## WHAT IS ASKED
Repeat the records below from the line containing "This photo presents" through the end of the records, switching "hut roof" to "cabin roof" and leaving everything else unchanged.

## INPUT FOR THIS TASK
-=-=-

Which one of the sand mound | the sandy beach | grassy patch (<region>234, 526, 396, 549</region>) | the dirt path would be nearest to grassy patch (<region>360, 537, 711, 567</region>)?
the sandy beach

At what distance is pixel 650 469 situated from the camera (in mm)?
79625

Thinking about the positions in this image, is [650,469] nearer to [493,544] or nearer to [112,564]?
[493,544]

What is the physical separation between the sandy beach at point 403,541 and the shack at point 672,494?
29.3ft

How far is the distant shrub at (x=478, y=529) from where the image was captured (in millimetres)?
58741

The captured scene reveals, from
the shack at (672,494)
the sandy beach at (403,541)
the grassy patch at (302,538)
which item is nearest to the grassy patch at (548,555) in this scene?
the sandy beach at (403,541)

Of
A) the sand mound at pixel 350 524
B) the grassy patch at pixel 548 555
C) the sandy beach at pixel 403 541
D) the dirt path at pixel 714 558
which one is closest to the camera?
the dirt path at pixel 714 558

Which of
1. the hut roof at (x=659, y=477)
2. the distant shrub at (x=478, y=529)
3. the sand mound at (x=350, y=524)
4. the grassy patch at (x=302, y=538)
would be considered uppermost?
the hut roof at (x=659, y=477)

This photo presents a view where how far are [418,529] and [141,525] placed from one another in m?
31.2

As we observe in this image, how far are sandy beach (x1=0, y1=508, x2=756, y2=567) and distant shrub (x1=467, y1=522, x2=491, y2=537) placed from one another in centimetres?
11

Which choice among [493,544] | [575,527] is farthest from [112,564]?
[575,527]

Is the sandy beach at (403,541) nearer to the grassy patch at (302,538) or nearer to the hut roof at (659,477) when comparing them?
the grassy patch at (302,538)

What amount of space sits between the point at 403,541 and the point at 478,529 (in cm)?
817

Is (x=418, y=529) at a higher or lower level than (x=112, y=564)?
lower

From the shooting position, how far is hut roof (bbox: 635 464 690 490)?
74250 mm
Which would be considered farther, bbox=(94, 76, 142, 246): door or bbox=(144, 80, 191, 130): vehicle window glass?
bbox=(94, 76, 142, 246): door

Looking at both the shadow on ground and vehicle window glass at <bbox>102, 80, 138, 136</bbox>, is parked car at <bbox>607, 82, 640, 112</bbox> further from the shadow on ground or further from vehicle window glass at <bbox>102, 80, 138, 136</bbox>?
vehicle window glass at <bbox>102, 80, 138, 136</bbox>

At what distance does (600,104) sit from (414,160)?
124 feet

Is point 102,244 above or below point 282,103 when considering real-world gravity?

-=-=-

## EXERCISE SOLUTION
This photo presents a view where how far are [418,529] and [141,525] placed from one another in m?
31.2

As we observe in this image, how far are sandy beach (x1=0, y1=508, x2=756, y2=567) and distant shrub (x1=467, y1=522, x2=491, y2=537) placed from one another in centimetres?
11

Which choice among [493,544] | [575,527] is farthest from [112,564]?
[575,527]

Is the sandy beach at (403,541) nearer to the grassy patch at (302,538) or nearer to the cabin roof at (659,477) when comparing them?
the grassy patch at (302,538)

What amount of space sits between the point at 403,541 and the point at 478,529 (in cm)?
817

Is (x=418, y=529) at a higher or lower level than (x=112, y=564)?
lower

From the shooting position, how far is cabin roof (bbox: 635 464 690 490)?
74250 mm
Which would be considered farther, bbox=(94, 76, 142, 246): door or bbox=(144, 80, 191, 130): vehicle window glass?
bbox=(94, 76, 142, 246): door

Looking at both the shadow on ground and vehicle window glass at <bbox>102, 80, 138, 136</bbox>, is parked car at <bbox>607, 82, 640, 112</bbox> further from the shadow on ground or further from vehicle window glass at <bbox>102, 80, 138, 136</bbox>?
vehicle window glass at <bbox>102, 80, 138, 136</bbox>

At what distance does (600,104) sit from (414,160)?
124 feet

Is point 102,244 above or below point 282,103 when considering real-world gravity?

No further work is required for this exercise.